Incorporate Healthy Fats
Include healthy fats like avocado, nuts, or seeds in your meal. These can help delay digestion and reduce the rate at which glucose enters the bloodstream.
Add Fiber-rich Vegetables
Enhance your dish with fiber-rich vegetables such as spinach, kale, broccoli, or bell peppers. Fiber can help moderate blood sugar levels by slowing down the digestion process.
Mind Your Portion Size
Be mindful of how much soba noodles you are eating. Reducing portion size can help manage the glucose spike.
Eat Slowly and Mindfully
Take your time while eating and chew thoroughly. This can help improve digestion and reduce the likelihood of a rapid glucose spike.
Drink Water Before Eating
Having a glass of water before your meal can help with digestion and reduce excessive hunger, which might lead to overeating.
Include Legumes
Add legumes like lentils or chickpeas to your meal.

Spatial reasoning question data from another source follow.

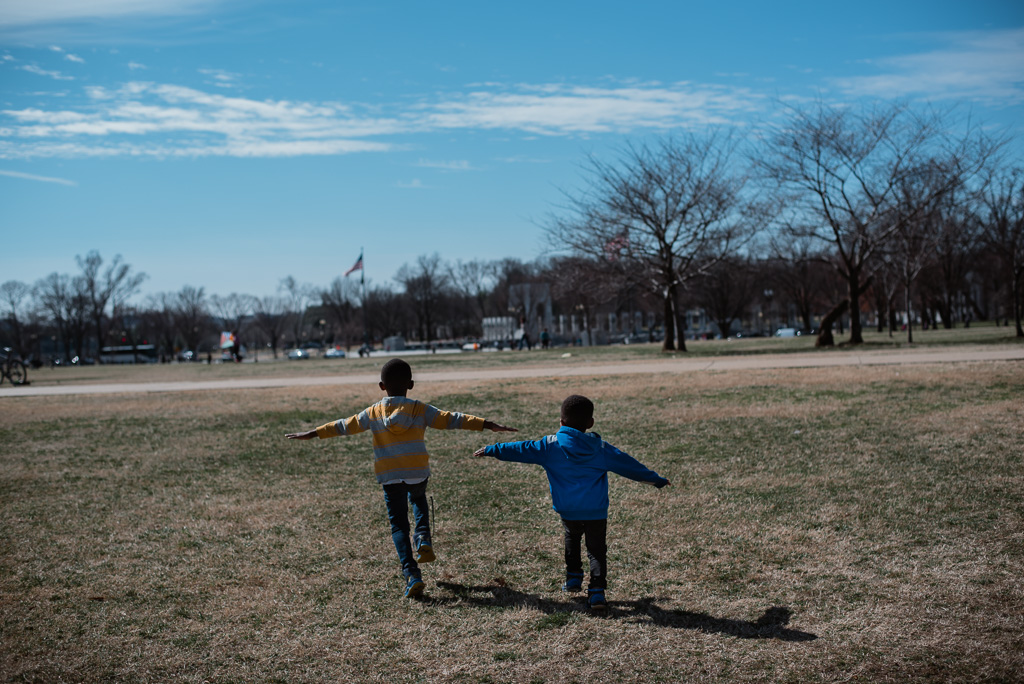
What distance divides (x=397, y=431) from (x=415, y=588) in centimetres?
95

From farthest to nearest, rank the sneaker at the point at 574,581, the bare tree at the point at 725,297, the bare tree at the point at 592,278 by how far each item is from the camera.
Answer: the bare tree at the point at 725,297, the bare tree at the point at 592,278, the sneaker at the point at 574,581

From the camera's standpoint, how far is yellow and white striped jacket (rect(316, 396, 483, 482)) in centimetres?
505

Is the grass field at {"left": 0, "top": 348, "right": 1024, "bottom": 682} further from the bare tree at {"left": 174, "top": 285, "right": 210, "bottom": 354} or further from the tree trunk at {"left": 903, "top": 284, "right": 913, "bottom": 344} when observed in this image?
the bare tree at {"left": 174, "top": 285, "right": 210, "bottom": 354}

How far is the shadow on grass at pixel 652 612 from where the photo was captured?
436cm

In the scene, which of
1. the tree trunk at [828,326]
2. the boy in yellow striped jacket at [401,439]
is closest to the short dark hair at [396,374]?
the boy in yellow striped jacket at [401,439]

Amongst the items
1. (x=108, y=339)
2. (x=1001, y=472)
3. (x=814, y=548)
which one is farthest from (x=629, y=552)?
(x=108, y=339)

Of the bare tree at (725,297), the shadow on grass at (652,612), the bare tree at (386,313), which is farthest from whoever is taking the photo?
the bare tree at (386,313)

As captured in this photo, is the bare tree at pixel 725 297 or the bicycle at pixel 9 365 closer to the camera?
the bicycle at pixel 9 365

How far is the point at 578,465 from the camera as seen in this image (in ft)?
15.4

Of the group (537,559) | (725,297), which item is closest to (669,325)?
(537,559)

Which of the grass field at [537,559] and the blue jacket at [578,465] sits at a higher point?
the blue jacket at [578,465]

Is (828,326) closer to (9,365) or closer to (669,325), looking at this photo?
(669,325)

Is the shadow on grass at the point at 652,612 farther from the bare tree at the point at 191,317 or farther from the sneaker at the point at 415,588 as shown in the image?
the bare tree at the point at 191,317

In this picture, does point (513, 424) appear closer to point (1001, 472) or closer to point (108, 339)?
point (1001, 472)
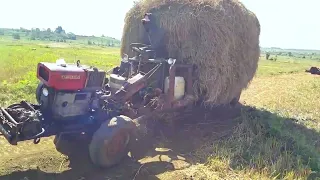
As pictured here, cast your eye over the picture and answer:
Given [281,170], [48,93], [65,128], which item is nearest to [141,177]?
[65,128]

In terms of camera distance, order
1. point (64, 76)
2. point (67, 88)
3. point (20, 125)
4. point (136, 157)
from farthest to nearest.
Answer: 1. point (136, 157)
2. point (67, 88)
3. point (64, 76)
4. point (20, 125)

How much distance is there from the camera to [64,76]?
573 cm

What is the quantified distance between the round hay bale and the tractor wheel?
249 cm

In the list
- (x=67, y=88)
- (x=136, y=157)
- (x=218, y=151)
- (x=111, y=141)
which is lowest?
(x=136, y=157)

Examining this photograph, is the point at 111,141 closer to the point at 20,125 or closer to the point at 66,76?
the point at 66,76

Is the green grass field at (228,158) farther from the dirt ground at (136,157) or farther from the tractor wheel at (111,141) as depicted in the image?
the tractor wheel at (111,141)

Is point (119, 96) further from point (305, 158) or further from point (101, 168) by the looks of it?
point (305, 158)

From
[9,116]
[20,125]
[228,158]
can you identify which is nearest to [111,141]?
[20,125]

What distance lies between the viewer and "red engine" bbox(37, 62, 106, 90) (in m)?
5.65

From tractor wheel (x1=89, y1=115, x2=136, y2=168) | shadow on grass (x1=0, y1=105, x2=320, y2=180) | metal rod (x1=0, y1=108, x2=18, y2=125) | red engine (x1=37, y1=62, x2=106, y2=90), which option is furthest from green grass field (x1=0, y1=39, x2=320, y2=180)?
red engine (x1=37, y1=62, x2=106, y2=90)

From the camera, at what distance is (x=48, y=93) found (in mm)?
5887

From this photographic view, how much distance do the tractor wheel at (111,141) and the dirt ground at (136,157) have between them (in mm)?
198

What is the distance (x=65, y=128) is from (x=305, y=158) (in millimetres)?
4424

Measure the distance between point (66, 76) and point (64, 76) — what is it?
0.13 ft
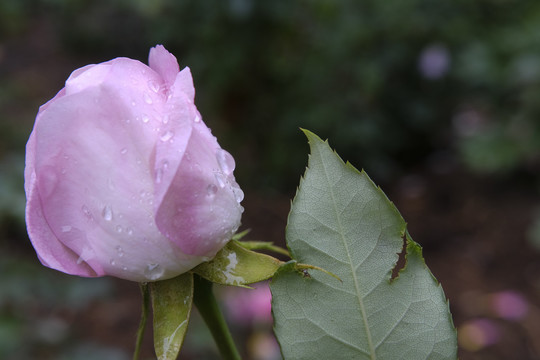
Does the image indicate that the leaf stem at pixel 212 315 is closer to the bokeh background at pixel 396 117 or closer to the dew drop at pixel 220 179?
the dew drop at pixel 220 179

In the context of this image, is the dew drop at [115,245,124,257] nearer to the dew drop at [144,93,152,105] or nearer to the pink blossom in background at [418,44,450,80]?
the dew drop at [144,93,152,105]

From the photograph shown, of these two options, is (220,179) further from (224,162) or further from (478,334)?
(478,334)

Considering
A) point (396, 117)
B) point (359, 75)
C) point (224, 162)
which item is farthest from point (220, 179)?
point (396, 117)

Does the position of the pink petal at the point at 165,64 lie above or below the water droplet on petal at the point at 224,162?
above

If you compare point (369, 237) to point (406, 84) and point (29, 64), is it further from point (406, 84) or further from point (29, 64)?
point (29, 64)

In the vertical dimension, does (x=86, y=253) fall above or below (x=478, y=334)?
above

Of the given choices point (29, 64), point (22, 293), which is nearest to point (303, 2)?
point (22, 293)

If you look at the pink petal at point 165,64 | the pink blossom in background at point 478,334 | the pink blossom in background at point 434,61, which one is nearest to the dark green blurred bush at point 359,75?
the pink blossom in background at point 434,61
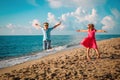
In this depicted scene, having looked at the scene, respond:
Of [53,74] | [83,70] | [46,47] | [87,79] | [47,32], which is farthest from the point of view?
[46,47]

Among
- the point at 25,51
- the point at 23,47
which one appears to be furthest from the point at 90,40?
the point at 23,47

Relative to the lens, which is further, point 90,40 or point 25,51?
point 25,51

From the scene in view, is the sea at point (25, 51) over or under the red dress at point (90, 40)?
under

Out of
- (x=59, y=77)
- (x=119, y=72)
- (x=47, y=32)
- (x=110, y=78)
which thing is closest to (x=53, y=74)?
(x=59, y=77)

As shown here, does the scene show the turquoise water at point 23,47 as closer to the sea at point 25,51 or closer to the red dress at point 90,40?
the sea at point 25,51

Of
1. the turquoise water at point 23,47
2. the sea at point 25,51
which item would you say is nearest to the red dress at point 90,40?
the sea at point 25,51

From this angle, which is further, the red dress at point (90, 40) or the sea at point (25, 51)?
the sea at point (25, 51)

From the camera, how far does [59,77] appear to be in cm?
594

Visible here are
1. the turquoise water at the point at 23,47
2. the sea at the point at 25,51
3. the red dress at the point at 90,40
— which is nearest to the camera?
the red dress at the point at 90,40

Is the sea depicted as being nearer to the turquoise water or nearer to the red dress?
the turquoise water

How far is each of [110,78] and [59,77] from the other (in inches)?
76.1

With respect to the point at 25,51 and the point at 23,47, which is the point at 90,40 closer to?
the point at 25,51

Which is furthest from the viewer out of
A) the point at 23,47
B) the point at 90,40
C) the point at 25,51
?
the point at 23,47

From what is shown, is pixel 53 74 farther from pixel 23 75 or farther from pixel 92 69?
pixel 92 69
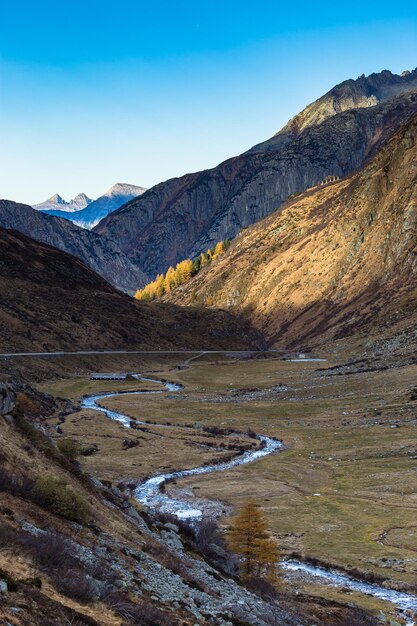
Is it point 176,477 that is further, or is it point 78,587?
point 176,477

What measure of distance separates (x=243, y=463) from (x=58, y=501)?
47.6m

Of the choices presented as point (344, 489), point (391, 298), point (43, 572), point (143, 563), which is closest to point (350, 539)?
point (344, 489)

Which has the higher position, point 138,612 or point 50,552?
point 50,552

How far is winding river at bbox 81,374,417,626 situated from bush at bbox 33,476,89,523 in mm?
18062

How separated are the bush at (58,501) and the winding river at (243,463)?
1806 centimetres

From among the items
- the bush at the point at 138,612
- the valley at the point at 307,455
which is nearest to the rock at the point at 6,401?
the bush at the point at 138,612

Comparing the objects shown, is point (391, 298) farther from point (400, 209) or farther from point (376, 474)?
point (376, 474)

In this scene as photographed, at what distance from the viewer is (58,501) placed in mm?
26312

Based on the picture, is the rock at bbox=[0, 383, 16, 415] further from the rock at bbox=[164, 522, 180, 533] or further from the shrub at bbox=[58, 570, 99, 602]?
the shrub at bbox=[58, 570, 99, 602]

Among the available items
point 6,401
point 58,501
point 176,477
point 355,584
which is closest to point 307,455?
point 176,477

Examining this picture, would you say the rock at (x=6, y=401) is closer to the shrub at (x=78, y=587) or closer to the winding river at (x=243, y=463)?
the winding river at (x=243, y=463)

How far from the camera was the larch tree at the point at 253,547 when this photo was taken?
3572 cm

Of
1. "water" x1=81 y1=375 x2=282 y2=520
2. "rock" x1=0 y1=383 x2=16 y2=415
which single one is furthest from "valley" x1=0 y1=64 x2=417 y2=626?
"water" x1=81 y1=375 x2=282 y2=520

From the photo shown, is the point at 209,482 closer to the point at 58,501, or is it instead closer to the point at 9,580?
the point at 58,501
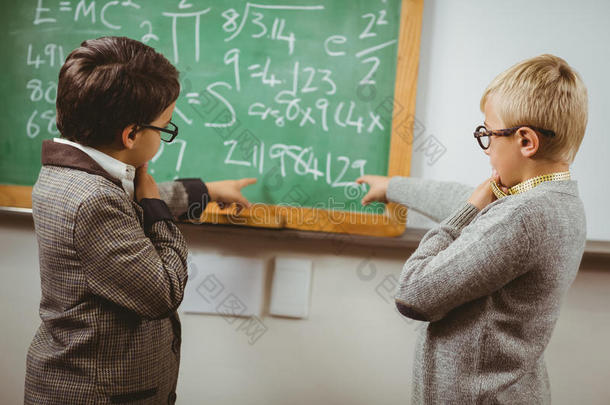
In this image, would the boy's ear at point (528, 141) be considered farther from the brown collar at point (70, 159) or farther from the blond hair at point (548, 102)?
the brown collar at point (70, 159)

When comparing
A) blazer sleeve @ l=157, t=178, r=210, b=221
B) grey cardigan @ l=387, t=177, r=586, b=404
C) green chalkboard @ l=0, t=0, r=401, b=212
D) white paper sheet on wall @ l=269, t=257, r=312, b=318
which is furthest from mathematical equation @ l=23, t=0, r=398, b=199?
grey cardigan @ l=387, t=177, r=586, b=404

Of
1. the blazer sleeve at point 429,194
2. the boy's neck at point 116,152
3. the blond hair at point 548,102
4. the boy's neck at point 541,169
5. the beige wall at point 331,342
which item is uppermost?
the blond hair at point 548,102

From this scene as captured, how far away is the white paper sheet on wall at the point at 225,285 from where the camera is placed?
1.37 metres

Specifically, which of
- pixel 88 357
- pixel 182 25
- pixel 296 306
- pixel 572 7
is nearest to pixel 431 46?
pixel 572 7

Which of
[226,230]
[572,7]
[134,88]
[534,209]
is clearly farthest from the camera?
[226,230]

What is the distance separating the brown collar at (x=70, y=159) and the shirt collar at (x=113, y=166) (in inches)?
0.4

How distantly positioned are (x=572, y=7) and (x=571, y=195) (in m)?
0.66

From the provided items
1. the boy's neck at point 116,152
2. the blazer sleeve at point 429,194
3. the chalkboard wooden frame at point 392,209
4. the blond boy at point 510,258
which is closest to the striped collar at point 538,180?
the blond boy at point 510,258

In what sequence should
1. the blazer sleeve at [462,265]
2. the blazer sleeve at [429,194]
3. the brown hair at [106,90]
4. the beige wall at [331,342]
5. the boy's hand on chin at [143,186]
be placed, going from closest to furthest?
the blazer sleeve at [462,265]
the brown hair at [106,90]
the boy's hand on chin at [143,186]
the blazer sleeve at [429,194]
the beige wall at [331,342]

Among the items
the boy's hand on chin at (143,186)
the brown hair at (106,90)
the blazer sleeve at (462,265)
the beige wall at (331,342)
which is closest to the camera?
the blazer sleeve at (462,265)

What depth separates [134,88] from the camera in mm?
876

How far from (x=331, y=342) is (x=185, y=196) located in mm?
616

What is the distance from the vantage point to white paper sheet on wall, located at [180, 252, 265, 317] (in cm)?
137

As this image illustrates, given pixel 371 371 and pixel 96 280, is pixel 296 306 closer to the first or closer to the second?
pixel 371 371
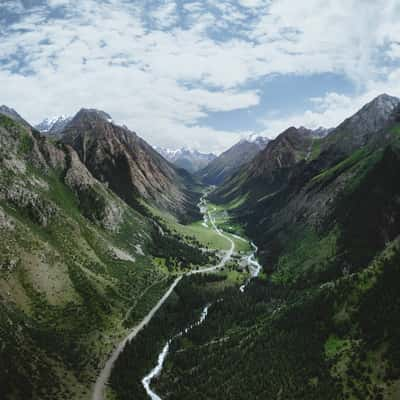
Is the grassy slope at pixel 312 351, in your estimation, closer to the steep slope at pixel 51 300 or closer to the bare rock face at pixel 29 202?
the steep slope at pixel 51 300

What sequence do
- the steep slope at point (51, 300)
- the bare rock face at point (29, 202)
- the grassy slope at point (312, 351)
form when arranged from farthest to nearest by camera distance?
the bare rock face at point (29, 202)
the steep slope at point (51, 300)
the grassy slope at point (312, 351)

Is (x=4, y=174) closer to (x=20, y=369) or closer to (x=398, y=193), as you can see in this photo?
(x=20, y=369)

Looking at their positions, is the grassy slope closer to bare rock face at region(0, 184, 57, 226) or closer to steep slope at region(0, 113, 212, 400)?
steep slope at region(0, 113, 212, 400)

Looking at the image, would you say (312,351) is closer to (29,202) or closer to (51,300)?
(51,300)

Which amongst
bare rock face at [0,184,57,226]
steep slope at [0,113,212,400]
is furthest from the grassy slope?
bare rock face at [0,184,57,226]

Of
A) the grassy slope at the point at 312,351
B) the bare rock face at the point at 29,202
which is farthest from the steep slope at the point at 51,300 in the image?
the grassy slope at the point at 312,351

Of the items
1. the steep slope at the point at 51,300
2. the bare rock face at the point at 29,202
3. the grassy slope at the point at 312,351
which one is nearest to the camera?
the grassy slope at the point at 312,351

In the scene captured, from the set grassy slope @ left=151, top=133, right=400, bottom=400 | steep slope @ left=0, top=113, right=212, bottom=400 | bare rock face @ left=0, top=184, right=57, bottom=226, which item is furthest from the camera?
bare rock face @ left=0, top=184, right=57, bottom=226

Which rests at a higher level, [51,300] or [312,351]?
[312,351]

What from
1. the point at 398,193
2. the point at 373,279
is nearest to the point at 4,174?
the point at 373,279

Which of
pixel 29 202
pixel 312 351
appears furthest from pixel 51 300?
pixel 312 351

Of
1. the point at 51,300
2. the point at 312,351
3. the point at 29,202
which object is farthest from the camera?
the point at 29,202
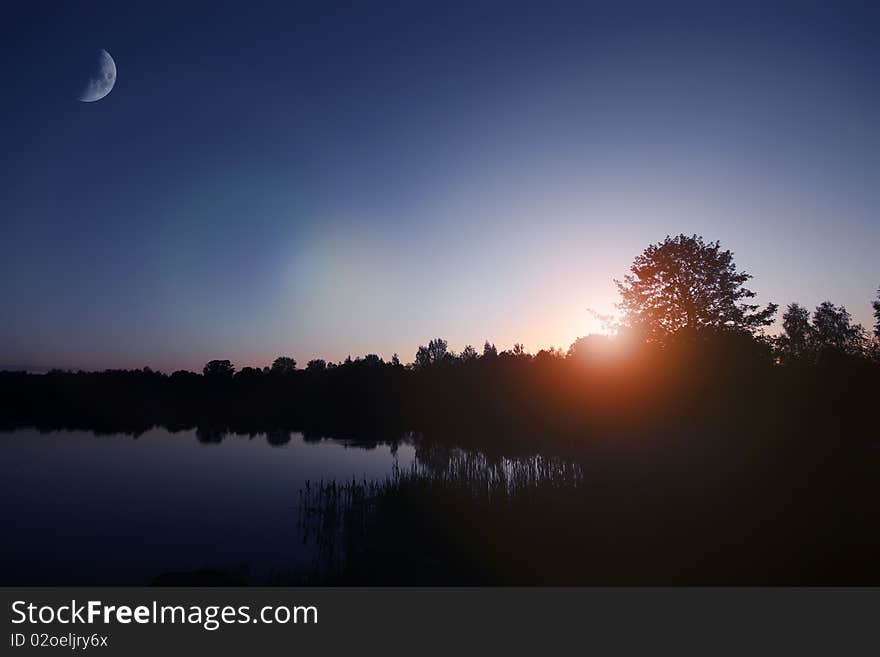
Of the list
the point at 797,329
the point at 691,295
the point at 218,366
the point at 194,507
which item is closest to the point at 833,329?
the point at 797,329

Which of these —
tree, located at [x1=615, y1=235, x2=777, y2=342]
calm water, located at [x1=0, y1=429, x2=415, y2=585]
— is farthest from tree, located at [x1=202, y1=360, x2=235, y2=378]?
tree, located at [x1=615, y1=235, x2=777, y2=342]

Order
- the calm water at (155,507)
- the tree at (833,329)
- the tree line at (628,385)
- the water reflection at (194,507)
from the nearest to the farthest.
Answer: the water reflection at (194,507) < the calm water at (155,507) < the tree line at (628,385) < the tree at (833,329)

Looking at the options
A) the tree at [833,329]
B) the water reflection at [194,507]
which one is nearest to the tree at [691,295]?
the water reflection at [194,507]

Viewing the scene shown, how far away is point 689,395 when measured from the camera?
25234mm

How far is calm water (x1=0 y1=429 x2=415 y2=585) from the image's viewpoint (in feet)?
39.9

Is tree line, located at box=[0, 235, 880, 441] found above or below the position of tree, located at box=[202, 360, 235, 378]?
below

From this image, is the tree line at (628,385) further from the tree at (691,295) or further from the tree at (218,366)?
the tree at (218,366)

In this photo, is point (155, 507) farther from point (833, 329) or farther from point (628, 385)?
point (833, 329)

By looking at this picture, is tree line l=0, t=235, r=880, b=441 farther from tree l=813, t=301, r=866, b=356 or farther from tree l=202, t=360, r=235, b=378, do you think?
tree l=202, t=360, r=235, b=378

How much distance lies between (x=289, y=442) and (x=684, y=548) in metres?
38.5

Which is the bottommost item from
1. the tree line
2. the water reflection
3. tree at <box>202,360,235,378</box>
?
the water reflection

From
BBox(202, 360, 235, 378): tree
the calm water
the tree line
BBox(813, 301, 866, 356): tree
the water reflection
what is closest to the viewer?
the water reflection

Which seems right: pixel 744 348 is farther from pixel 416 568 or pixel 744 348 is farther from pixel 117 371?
pixel 117 371

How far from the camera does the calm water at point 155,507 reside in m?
12.2
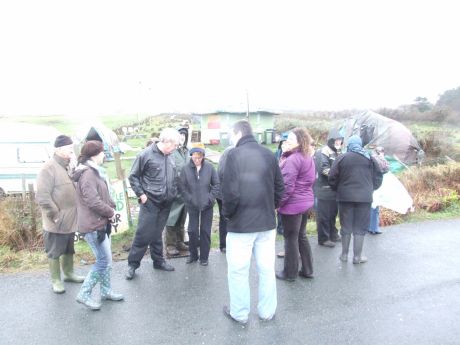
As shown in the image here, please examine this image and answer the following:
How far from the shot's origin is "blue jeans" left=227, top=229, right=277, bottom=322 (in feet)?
11.6

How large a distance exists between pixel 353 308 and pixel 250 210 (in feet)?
5.22

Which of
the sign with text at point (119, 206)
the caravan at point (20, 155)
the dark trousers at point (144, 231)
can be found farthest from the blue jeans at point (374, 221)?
the caravan at point (20, 155)

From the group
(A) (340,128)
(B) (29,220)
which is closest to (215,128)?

These can provide additional protein and fiber, which are beneficial for controlling blood sugar levels.
Choose Acidic Dressings
Use dressings or marinades with vinegar or lemon juice. The acidity can help lower the blood sugar response after a meal.
Space Out Your Meals
Try eating smaller, more frequent meals throughout the day instead of having large, heavy meals, which can help keep blood sugar levels steady.
Exercise Regularly
Engage in regular physical activity, such as a brisk walk after your meal, to help your body use glucose more efficiently and maintain stable blood sugar levels.